--- START ---

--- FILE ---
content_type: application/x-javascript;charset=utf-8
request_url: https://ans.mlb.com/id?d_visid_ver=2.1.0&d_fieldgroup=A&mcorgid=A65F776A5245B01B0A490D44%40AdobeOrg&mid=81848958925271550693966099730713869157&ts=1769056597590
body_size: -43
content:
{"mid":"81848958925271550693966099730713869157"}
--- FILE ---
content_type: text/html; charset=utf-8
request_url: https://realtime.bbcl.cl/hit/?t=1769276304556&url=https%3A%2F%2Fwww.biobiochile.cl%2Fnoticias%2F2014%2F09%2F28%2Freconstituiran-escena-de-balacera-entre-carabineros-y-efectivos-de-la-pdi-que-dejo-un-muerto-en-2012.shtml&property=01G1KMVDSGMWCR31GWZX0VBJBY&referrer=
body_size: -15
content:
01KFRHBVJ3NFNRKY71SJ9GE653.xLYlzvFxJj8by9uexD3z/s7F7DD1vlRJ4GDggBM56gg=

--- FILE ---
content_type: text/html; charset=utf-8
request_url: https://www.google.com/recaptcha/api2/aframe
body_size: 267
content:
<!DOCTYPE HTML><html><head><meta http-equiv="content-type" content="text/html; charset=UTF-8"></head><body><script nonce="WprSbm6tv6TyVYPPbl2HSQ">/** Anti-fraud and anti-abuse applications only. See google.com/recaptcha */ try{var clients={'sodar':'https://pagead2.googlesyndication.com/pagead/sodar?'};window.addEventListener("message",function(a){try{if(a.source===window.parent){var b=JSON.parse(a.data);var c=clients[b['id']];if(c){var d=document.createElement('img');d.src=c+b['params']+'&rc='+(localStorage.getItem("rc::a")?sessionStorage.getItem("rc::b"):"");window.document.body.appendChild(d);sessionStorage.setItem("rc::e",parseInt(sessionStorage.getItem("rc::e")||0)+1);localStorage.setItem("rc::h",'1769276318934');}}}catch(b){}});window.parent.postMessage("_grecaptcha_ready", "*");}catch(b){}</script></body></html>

--- END ---

▸ What needs to be done
What you return must match the data above character for character.

▸ Answer below
--- FILE ---
content_type: application/x-javascript;charset=utf-8
request_url: https://ans.mlb.com/id?d_visid_ver=2.1.0&d_fieldgroup=A&mcorgid=A65F776A5245B01B0A490D44%40AdobeOrg&mid=81848958925271550693966099730713869157&ts=1769056597590
body_size: -43
content:
{"mid":"81848958925271550693966099730713869157"}
--- FILE ---
content_type: text/html; charset=utf-8
request_url: https://realtime.bbcl.cl/hit/?t=1769276304556&url=https%3A%2F%2Fwww.biobiochile.cl%2Fnoticias%2F2014%2F09%2F28%2Freconstituiran-escena-de-balacera-entre-carabineros-y-efectivos-de-la-pdi-que-dejo-un-muerto-en-2012.shtml&property=01G1KMVDSGMWCR31GWZX0VBJBY&referrer=
body_size: -15
content:
01KFRHBVJ3NFNRKY71SJ9GE653.xLYlzvFxJj8by9uexD3z/s7F7DD1vlRJ4GDggBM56gg=

--- FILE ---
content_type: text/html; charset=utf-8
request_url: https://www.google.com/recaptcha/api2/aframe
body_size: 267
content:
<!DOCTYPE HTML><html><head><meta http-equiv="content-type" content="text/html; charset=UTF-8"></head><body><script nonce="WprSbm6tv6TyVYPPbl2HSQ">/** Anti-fraud and anti-abuse applications only. See google.com/recaptcha */ try{var clients={'sodar':'https://pagead2.googlesyndication.com/pagead/sodar?'};window.addEventListener("message",function(a){try{if(a.source===window.parent){var b=JSON.parse(a.data);var c=clients[b['id']];if(c){var d=document.createElement('img');d.src=c+b['params']+'&rc='+(localStorage.getItem("rc::a")?sessionStorage.getItem("rc::b"):"");window.document.body.appendChild(d);sessionStorage.setItem("rc::e",parseInt(sessionStorage.getItem("rc::e")||0)+1);localStorage.setItem("rc::h",'1769276318934');}}}catch(b){}});window.parent.postMessage("_grecaptcha_ready", "*");}catch(b){}</script></body></html>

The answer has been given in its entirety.